··· Material for this task ···
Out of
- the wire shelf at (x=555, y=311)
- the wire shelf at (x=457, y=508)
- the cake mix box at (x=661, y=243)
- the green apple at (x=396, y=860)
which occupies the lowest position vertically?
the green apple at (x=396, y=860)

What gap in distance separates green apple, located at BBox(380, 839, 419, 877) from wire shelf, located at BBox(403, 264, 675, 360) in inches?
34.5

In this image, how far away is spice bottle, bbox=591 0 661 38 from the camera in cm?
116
···
··· Material for this task ···
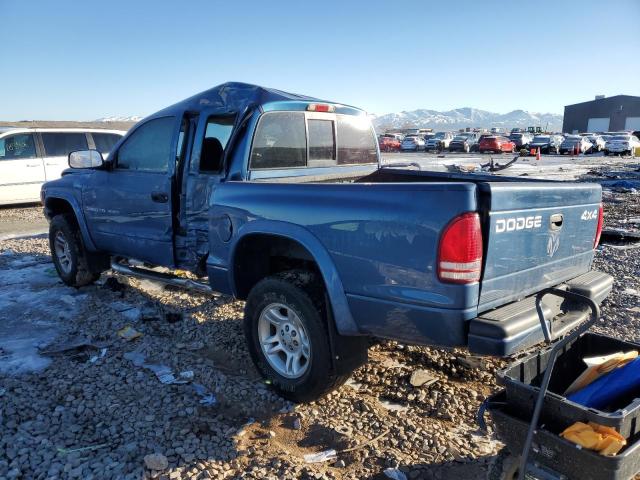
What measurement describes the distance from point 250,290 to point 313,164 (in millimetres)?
···
### The task
Copy out every line of the items above that contains the word "shelf".

### In response
- the wire shelf at (x=555, y=311)
- the wire shelf at (x=457, y=508)
What gap in distance separates green apple, located at BBox(380, 839, 419, 877) from wire shelf, located at BBox(403, 264, 675, 360) in inches?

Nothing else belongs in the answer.